En ese momento, unos débiles pasos resonaron desde el exterior de la puerta, acercándose rápidamente desde abajo.
“¡Jenna… olvidé que venía esta noche!” exclamó Franca, incorporándose.
Miró a Lumian y luego a Charlie. Tras un breve momento de duda, cerró los ojos y esperó a que Jenna abriera ella misma la puerta.
Con un clic, Jenna, vestida con una blusa blanca y una esponjosa falda beige, utilizó la llave de repuesto para entrar en el apartamento.
En un instante, se fijó en Lumian y Charlie.
“¿Qué está pasando?” Jenna no podía ocultar su confusión, su mirada se movía entre Lumian, Charlie y Franca.
Franca esbozó una sonrisa forzada y dijo: “Nos estábamos aburriendo. Pensamos en jugar a Luchar contra el Mal (Fighting Evil). ¿Quieres unirte a nosotros? Tenemos dos barajas”.
Jenna miró con suspicacia durante unos segundos, intuyendo que Franca no quería revelar la verdadera razón delante de Ciel. Señaló hacia la habitación de invitados,
“Maldita sea, ya es tarde. ¿Por qué sigues jugando a las cartas? Mañana tengo un día muy ajetreado. ¡Necesito dormir un poco!”
Saludó a Lumian y Charlie antes de dirigirse a la habitación de invitados.
Lumian miró a Franca con calma e inquirió: “¿Por qué no le dijiste lo que estamos haciendo?”
Jenna también había sido víctima del aprieto en el Théâtre de l’Ancienne Cage à Pigeons. Casi había sido violada por el pervertido llamado Hedsey.
Franca fue agarrada desprevenida.
“Tienes razón. ¿Por qué no le dije directamente…”
No había necesidad de ocultarlo.
Miró hacia la puerta cerrada de la habitación de invitados, con la intención de revelar la verdad a Jenna más tarde.
Casualmente, Lumian preguntó: “¿En qué suele estar ocupada Jenna?”
“¿No lo sabes?” El rostro de Franca se iluminó poco a poco de satisfacción. “Es aprendiz de actriz, estudia arte dramático. Ya no es como antes. He oído que en la época anterior los aprendices podían aprender gratis siempre que firmaran un contrato a largo plazo. Incluso recibieron comida y alojamiento.
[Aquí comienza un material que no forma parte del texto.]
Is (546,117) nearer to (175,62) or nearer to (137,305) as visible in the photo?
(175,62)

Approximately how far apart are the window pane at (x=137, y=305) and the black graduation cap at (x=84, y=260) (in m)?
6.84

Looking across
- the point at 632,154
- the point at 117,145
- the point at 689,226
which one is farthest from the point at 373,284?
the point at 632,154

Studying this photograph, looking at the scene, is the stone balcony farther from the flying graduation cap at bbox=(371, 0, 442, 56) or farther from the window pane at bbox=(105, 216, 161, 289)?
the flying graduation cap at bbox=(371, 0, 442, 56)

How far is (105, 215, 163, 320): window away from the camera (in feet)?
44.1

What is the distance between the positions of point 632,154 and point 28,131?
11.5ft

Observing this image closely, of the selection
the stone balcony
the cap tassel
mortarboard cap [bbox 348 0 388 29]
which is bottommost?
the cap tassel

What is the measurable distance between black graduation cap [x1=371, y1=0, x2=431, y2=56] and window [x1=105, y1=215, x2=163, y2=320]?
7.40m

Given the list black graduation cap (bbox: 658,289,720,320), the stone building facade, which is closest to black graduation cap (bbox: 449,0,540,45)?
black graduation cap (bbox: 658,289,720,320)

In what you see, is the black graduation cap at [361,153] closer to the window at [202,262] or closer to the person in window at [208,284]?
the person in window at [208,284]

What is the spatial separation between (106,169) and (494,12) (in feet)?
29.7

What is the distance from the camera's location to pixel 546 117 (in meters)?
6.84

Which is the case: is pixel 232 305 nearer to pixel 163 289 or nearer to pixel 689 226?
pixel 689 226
Hoy en día, no solo tienen que pagar la matrícula, sino que también tienen que sufragar todos los gastos ellos mismos”.
Mientras Franca hablaba, notó que la expresión de Lumian se volvía grave.
Lumian frunció el ceño y preguntó: “¿En qué teatro está haciendo su aprendizaje?”
“Nunca pregunté…” murmuró Franca, haciendo la conexión.
En ese instante, Jenna salió de la habitación de invitados, cargando un montón de cosas mientras se dirigía al baño.
“¿En qué teatro eres aprendiz?” Franca se levantó y preguntó.
Jenna respondió confusa: “¿Por qué lo preguntas? Nunca habías sentido curiosidad”.
Al observar la mirada fija de Lumian y Charlie, no pudo evitar maldecir: “¿Por qué m*erda me están mirando? M*erda de perro, ¿qué tiene que ver mi teatro contigo?”
Al darse cuenta de la seriedad de Franca y Lumian, dudó un momento antes de murmurar: “¡Maldita sea, no hace falta que esconda nada! Es el Théâtre de l’Ancienne Cage à Pigeons”.